10 Mar, 2006

1 commit

  • Fix some bugs in mtd/jffs2 on 64bit platform.

    The MEMGETBADBLOCK/MEMSETBADBLOCK ioctl are not listed in compat_ioctl.h.

    And some variables in jffs2 are declared as uint32_t but used to hold
    size_t values.

    Signed-off-by: Atsushi Nemoto
    Cc: Thomas Gleixner
    Acked-by: David Woodhouse
    Signed-off-by: Andrew Morton
    Signed-off-by: Linus Torvalds

    Atsushi Nemoto
     

09 Mar, 2006

4 commits

  • I have benchmarked this on an x86_64 NUMA system and see no significant
    performance difference on kernbench. Tested on both x86_64 and powerpc.

    The way we do file struct accounting is not very suitable for batched
    freeing. For scalability reasons, file accounting was
    constructor/destructor based. This meant that nr_files was decremented
    only when the object was removed from the slab cache. This is susceptible
    to slab fragmentation. With RCU based file structure, consequent batched
    freeing and a test program like Serge's, we just speed this up and end up
    with a very fragmented slab -

    llm22:~ # cat /proc/sys/fs/file-nr
    587730 0 758844

    At the same time, I see only a 2000+ objects in filp cache. The following
    patch I fixes this problem.

    This patch changes the file counting by removing the filp_count_lock.
    Instead we use a separate percpu counter, nr_files, for now and all
    accesses to it are through get_nr_files() api. In the sysctl handler for
    nr_files, we populate files_stat.nr_files before returning to user.

    Counting files as an when they are created and destroyed (as opposed to
    inside slab) allows us to correctly count open files with RCU.

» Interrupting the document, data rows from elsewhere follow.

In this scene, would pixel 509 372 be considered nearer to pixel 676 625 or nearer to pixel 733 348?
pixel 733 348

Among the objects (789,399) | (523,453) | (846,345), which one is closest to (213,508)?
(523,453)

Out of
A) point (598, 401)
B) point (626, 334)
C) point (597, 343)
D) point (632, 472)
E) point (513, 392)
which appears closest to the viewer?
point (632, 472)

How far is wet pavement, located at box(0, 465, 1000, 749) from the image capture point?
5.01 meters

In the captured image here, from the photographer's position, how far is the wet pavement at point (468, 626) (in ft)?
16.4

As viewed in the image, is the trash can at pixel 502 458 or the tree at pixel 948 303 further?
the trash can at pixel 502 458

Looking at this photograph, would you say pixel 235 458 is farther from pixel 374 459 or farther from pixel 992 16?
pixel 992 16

    Signed-off-by: Dipankar Sarma
    Cc: "Paul E. McKenney"
    Cc: "David S. Miller"
    Signed-off-by: Andrew Morton
    Signed-off-by: Linus Torvalds

    Dipankar Sarma
     
  • This patch adds new tunables for RCU queue and finished batches. There are
    two types of controls - number of completed RCU updates invoked in a batch
    (blimit) and monitoring for high rate of incoming RCUs on a cpu (qhimark,
    qlowmark).

    By default, the per-cpu batch limit is set to a small value. If the input
    RCU rate exceeds the high watermark, we do two things - force quiescent
    state on all cpus and set the batch limit of the CPU to INTMAX. Setting
    batch limit to INTMAX forces all finished RCUs to be processed in one shot.
    If we have more than INTMAX RCUs queued up, then we have bigger problems
    anyway. Once the incoming queued RCUs fall below the low watermark, the
    batch limit is set to the default.

    Signed-off-by: Dipankar Sarma
    Cc: "Paul E. McKenney"
    Cc: "David S. Miller"
    Signed-off-by: Andrew Morton
    Signed-off-by: Linus Torvalds

    Dipankar Sarma
     
  • Implement percpu_counter_sum(). This is a more accurate but slower version of
    percpu_counter_read_positive().

    We need this for Alex's speedup-ext3_statfs patch and for the nr_file
    accounting fix. Otherwise these things would be too inaccurate on large CPU
    counts.

    Cc: Ravikiran G Thirumalai
    Cc: Alex Tomas
    Cc: "David S. Miller"
    Signed-off-by: Andrew Morton
    Signed-off-by: Linus Torvalds

    Andrew Morton
     
  • They aren't used (nor even really usable) outside of pipe.c anyway

    Signed-off-by: Linus Torvalds

    Linus Torvalds
     

07 Mar, 2006

4 commits

  • Systems with extemely large numbers of nodes or cpus need to kmalloc
    structures larger than is currently supported. This patch increases the
    maximum supported size for very large systems.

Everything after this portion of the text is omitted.